Trouble de stress post-traumatique (TSPT)

Le TSPT est déclenché par un traumatisme grave au cours duquel un patient reçoit des menaces concernant son intégrité physique ou mentale, ou voit l'intégrité physique ou mentale de quelqu'un menacée, ou encore entend simplement des menaces de ce type. Des sentiments d'horreur et d'impuissance existent fréquemment au moment du traumatisme, mais le début des symptômes, déclenché par un autre évènement traumatique, peut survenir des mois, voire des années, plus tard. Le souvenir du traumatisme reste très vif et s'accompagne d'une émotion intense.

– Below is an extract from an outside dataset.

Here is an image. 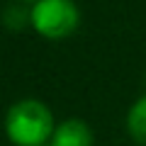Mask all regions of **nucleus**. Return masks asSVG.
<instances>
[{"label":"nucleus","instance_id":"f257e3e1","mask_svg":"<svg viewBox=\"0 0 146 146\" xmlns=\"http://www.w3.org/2000/svg\"><path fill=\"white\" fill-rule=\"evenodd\" d=\"M56 129L51 110L36 98H22L5 112V134L15 146H49Z\"/></svg>","mask_w":146,"mask_h":146},{"label":"nucleus","instance_id":"f03ea898","mask_svg":"<svg viewBox=\"0 0 146 146\" xmlns=\"http://www.w3.org/2000/svg\"><path fill=\"white\" fill-rule=\"evenodd\" d=\"M29 27L44 39H66L80 27V7L76 0H36L29 5Z\"/></svg>","mask_w":146,"mask_h":146},{"label":"nucleus","instance_id":"7ed1b4c3","mask_svg":"<svg viewBox=\"0 0 146 146\" xmlns=\"http://www.w3.org/2000/svg\"><path fill=\"white\" fill-rule=\"evenodd\" d=\"M93 144H95V134L90 124L78 117L56 122V129L49 141V146H93Z\"/></svg>","mask_w":146,"mask_h":146},{"label":"nucleus","instance_id":"20e7f679","mask_svg":"<svg viewBox=\"0 0 146 146\" xmlns=\"http://www.w3.org/2000/svg\"><path fill=\"white\" fill-rule=\"evenodd\" d=\"M124 127H127L129 139L136 146H146V93L141 98H136L131 102V107L127 110Z\"/></svg>","mask_w":146,"mask_h":146},{"label":"nucleus","instance_id":"39448f33","mask_svg":"<svg viewBox=\"0 0 146 146\" xmlns=\"http://www.w3.org/2000/svg\"><path fill=\"white\" fill-rule=\"evenodd\" d=\"M5 25L10 27L12 32H17V29H22L25 25H29V7L27 5H12V7H7L5 10Z\"/></svg>","mask_w":146,"mask_h":146},{"label":"nucleus","instance_id":"423d86ee","mask_svg":"<svg viewBox=\"0 0 146 146\" xmlns=\"http://www.w3.org/2000/svg\"><path fill=\"white\" fill-rule=\"evenodd\" d=\"M15 3H17V5H27V7H29V5H34L36 0H15Z\"/></svg>","mask_w":146,"mask_h":146}]
</instances>
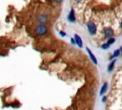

Posez au patient la question suivante :

  • Êtes-vous perturbé par des souvenirs, des pensées ou des images concernant un évènement très bouleversant qui vous est arrivé, ou à l'un de vos proches, par le passé? (Donnez des exemples, comme avoir eu un accident, avoir été agressé sexuellement ou voir quelqu'un être sérieusement blessé.)

Pathologie organique sous-jacente

Les explorations spécifiques à la recherche d'une pathologie organique dépendent du tableau clinique du patient, de son âge, de son sexe, de ses antécédents de santé, et d'autres facteurs individuels et familiaux. Les lignes directrices canadiennes pour le traitement des troubles anxieux (Canadian Anxiety Disorders Treatment Guidelines) (2014)  recommandent de réaliser, chez les patients présentant des troubles anxieux, les examens de laboratoire préliminaires suivants :

  • numération globulaire complète
  • analyse des urines
  • glycémie à jeun
  • bilan lipidique à jeun (cholestérol total, lipoprotéines de très basse densité, lipoprotéines de basse densité, lipoprotéines de haute densité, triglycérides)
  • clairance de la créatinine sur 24 h (si antécédents de maladie rénale)
  • électrolytes
  • hormone thyréotrope
  • enzymes hépatiques
  • électrocardiogramme (si patient de plus de 40 ans, ou si indication)
  • bilirubine sérique
  • test de grossesse (si pertinent)
  • créatinine sérique
  • prolactine
  • dépistage de drogues dans les urines à la recherche de consommation de substances.